Не померкнет никогда - [3]
— Техники у них, паразитов, говорят, много.
— Ничо–ничо, мы тоже не на палках скачем. Вон какие красавцы на платформах стоят. Такая штука тоже, как ахнет, так успевай только покойничков оттаскивать.
— Однако раз таким нахрапом лезет, есть у стервеца сила. Граница у нас вон — тыщи километров, а он, вишь, везде ее сломал. Нешто, однако, до Москвы дойдет? Подумать страшно…
— Ну, до Москвы ему еще холку натрут, будь уверен. Для этого сюда все бросют. Столица же! Правительство не допустит!
— Как же, дадут ему Москву! Держи карман!
— Нет, мужики, до Москвы фрицев не пустим. Злости наберемся, по пояс в землю влезем, пусть попробует выковырнуть. Вон, видали, сколько в Сталинграде таких танков делают? Так то же не один такой завод на всю страну. У нас техника тоже…
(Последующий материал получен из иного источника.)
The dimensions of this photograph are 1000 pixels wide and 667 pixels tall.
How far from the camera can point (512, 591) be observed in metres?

Вдоль состава торопливо прошла группа офицеров из штаба танкового полка. Кто–то из них, проходя мимо бойцов, сказал:
— От состава не отлучаться, сейчас тронемся.
Танкисты еще с минуту стояли молча, курили, потом один из бойцов пустил окурок вверх. Подхваченный порывом ветра, рассыпая яркие искорки, он пролетел с десяток метров вдоль состава и упал где–то между вагонами.
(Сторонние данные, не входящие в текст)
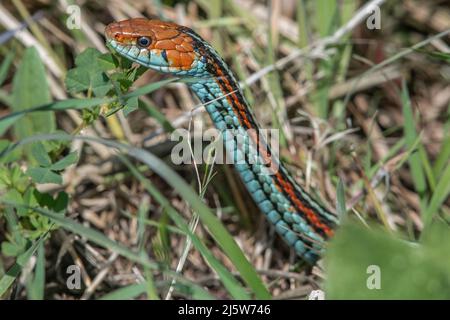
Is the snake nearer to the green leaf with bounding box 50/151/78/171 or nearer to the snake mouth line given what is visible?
the snake mouth line

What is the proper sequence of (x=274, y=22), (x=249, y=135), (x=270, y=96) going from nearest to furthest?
1. (x=249, y=135)
2. (x=270, y=96)
3. (x=274, y=22)

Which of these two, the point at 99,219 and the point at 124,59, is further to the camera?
the point at 99,219

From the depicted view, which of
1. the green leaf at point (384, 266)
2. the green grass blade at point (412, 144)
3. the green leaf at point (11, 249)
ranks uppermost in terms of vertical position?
the green grass blade at point (412, 144)

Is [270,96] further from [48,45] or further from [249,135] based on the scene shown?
[48,45]

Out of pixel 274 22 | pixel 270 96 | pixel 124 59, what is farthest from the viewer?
pixel 274 22

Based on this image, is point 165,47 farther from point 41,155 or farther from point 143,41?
point 41,155

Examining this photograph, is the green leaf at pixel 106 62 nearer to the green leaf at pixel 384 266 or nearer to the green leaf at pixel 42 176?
the green leaf at pixel 42 176

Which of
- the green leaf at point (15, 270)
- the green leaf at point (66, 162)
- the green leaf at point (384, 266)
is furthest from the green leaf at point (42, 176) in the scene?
the green leaf at point (384, 266)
— Ну что, братва, по коням! — сказал кто–то. — Раз начальство волнуется, значит, скоро покатим.
Бойцы стали расходиться.
Дмитрий подошел к своей теплушке. Но внутрь залезать почему–то не хотелось, и он сел на рельс рядом идущего пути.
Из–под соседнего вагона вынырнул обходчик. Проходя от одного колеса к другому, он звонко постукивал по ним молоточком, и, когда он поравнялся с Лавриненко, Дмитрий тихо спросил:
— Не знаешь, отец, куда наш эшелон пойдет?
Железнодорожник, не останавливаясь, прошел мимо, будто не слышал, но потом обернулся и сказал коротко:
— Война, сынок, воевать, стало быть.
Дмитрий вспомнил, что всего несколько дней назад сообщали о падении Смоленска и Глухова, о том, что подошел немец к Брянску, а расстояние между этими городами и Москвой не такое уж и большое. Неужели так силен фашист, что не могут его сдержать наши части?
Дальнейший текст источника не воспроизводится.